Yes. It's subjective. Depend on your system and usage style.
Processors are probably the broadest topic in your question regarding the nuances of their performance differences and properties, but I'd say that as long as it has 4 cores or has 4 threads (i.e. the i3, which has two physical cores that have two threads each, effectively making it a 4 core processor), has a max non-turbo clock speed of 2.7+ GHz, and was released no more than 3 years ago, you should be able to handle almost anything with respectable performance. (That's a rough guideline, some CPUs might not meet all of these criterion but still would be good).
Adding more RAM can make a huge difference in the performance of a system, but that's only when there wasn't enough for your uses beforehand. When it's in sufficient supply, there is no noticeable performance difference. The bare minimum for a Windows OS these days is generally considered to be 4GB. 6-8GB is better and generally considered to be the baseline for any decent gaming system. If you're a power user who has a ton of tabs open all the time on a browser and/or regularly runs multiple programs at the same time that can use in excess of a say, 700MB alone, then 12-16+ would be great. Few genuinely need more than 16GB. I would say that for what I can gather from you, if you've got 6-8GB, you're set.
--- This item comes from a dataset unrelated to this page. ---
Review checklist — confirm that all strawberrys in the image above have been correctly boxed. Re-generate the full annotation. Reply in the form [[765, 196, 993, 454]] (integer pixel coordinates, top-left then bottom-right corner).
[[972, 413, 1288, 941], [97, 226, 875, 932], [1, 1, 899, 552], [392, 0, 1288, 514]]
If you've fufilled both of the requirements above, upgrade the GPU.
$200 is enough to buy a decent mid-range GPU that can handle high settings on 1080p in almost all titles. Currently, I'd say that you'd be getting the best bang out of the buck if you get either a R9 270X (~$160) or a R9 280 (~$200). AMD tends to be cheaper than Nvidia.
If your machine doesn't meet two or more of these requirements, I would start with the GPU, then RAM, then CPU, but I'd like to know more about your system specs then to decide what to do.